**Document excerpt**

_ _ _ _

Personal information
- Full name: Mark Simon Bradley
- Date of birth: 14 January 1988 (age 38)
- Place of birth: Wordsley, England
- Height: 6 ft 0 in (1.83 m)
- Position: Defender

Team information
- Current team: Walsall (coach)

Senior career*
- Years: Team / Apps / (Gls)
- 2005–2010: Walsall / 95 / (5)
- 2010–2015: Rotherham United / 91 / (4)
- Total:  / 186 / (9)

International career
- 2007–2010: Wales U21 / 17 / (1)
- 2010: Wales / 1 / (0)

= Mark Bradley (footballer, born 1988) =

Association football player

Mark Simon Bradley (born 14 January 1988) is a former professional footballer who played in the Football League for Walsall and Rotherham United. He made one appearance for the Wales national team in 2010. After retiring from professional football, Bradley moved to coaching and is currently employed as the strength and conditioning coach at his former club, Walsall.

==Club career==
===Walsall===
Born in Wordsley, England, Bradley began his football career at Walsall and he progressed through the club's youth system. Bradley made his debut for Walsall, starting a match and played 57 minutes before being substituted, on the final day of the 2004–05 season in the match at home to Stockport County, losing 3–0. He spent two seasons, rotating between the first team and the reserve team to help with his development. The next two seasons saw Bradley signed a one–year contract extension with the club on two occasions. Following this, he was promoted to Walsall's first team ahead of the 2007–08 season.

Bradley made his first appearance of the 2007–08 season, coming against Leyton Orient on 18 August 2007 as a 67th-minute substitute, in a 1–0 loss. Following this, he began to receive a handful of first team football, playing in the midfield position. However, Bradley's performance received criticism from Walsall's supporters for his inconsistency, causing manager Richard Money to respond, pleading them to be patient with the player. Bradley scored his first career goal for the club, in 3–2 victory at Doncaster Rovers on 2 October 2007. This was followed up by scoring his second goal for Walsall, in a 4–0 victory at Huddersfield Town. Following this, his performance was praised by then captain Tommy Mooney, saying: "Bradders has got a chance of being a top player. You just hope he will continue to keep his head down and impress and while he is in the team people are looking at him. At the moment he needs to impress our manager and if he does that it makes it hard to drop him from the team." After missing two matches due to international commitment, Bradley scored his third goal for the club and set up a goal for Ishmel Demontagnac, in a 2–0 victory at Northampton Town on 24 November 2007. One day before the January transfer window, he, along with Troy Deeney and Anthony Gerrard, signed a new contract with Walsall, keeping them until 2010. However, during a 2–1 loss against Carlisle United on 2 February 2008, Bradley suffered ankle injury and was substituted in the 24th minute. After missing two matches, he returned to the starting line–up against Swindon Town on 23 February 2008 and set up a goal for Lee Holmes, who scored twice, in a 3–0 win. Bradley continued to remain involved in the first team for the rest of the 2007–08 season despite being sidelined on three occasions. At the end of the 2007–08 season, he went on to make thirty–seven appearances and scoring three times in all competitions. Following this, Bradley was named the club's young player of the year.

_ _ _ _

**The data**
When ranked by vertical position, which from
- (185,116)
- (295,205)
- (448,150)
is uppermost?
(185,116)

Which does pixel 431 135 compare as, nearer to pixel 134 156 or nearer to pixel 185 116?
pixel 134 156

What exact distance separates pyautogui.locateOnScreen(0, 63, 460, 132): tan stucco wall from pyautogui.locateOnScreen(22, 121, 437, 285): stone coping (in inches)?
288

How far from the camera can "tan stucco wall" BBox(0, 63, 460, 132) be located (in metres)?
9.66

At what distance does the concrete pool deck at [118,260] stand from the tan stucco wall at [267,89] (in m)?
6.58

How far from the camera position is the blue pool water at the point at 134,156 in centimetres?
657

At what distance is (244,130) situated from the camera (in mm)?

_ _ _ _

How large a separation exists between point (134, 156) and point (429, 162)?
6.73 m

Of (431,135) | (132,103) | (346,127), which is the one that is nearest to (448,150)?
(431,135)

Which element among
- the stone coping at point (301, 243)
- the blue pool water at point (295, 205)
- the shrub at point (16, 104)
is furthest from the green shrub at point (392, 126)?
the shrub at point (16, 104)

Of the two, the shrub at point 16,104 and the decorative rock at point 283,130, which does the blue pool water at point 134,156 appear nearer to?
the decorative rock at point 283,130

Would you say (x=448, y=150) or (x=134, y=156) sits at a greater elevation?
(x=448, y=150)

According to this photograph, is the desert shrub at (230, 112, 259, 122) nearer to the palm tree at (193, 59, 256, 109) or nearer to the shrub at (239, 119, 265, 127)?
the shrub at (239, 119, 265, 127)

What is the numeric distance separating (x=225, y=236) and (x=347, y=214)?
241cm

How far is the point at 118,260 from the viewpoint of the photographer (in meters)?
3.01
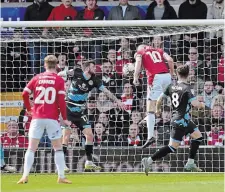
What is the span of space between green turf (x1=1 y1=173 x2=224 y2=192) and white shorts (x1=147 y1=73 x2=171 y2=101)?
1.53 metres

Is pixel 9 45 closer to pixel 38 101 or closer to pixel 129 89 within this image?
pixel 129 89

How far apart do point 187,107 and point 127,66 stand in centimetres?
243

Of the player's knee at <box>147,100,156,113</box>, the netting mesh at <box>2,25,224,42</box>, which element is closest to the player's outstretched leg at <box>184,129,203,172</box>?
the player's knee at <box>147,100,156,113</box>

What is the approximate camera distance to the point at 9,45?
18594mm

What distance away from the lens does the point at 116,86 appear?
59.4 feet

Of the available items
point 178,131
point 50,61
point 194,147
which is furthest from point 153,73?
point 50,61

_ _ _ _

**Tasks to perform**
A: According to the Mark Bradley biography, which team did Bradley score his first career goal against?
B: Write out the portion of the Mark Bradley biography from "Personal information" up to and including "team: Walsall (coach)".

**Written answers**
A: Doncaster Rovers

B:
Personal information
- Full name: Mark Simon Bradley
- Date of birth: 14 January 1988 (age 38)
- Place of birth: Wordsley, England
- Height: 6 ft 0 in (1.83 m)
- Position: Defender

Team information
- Current team: Walsall (coach)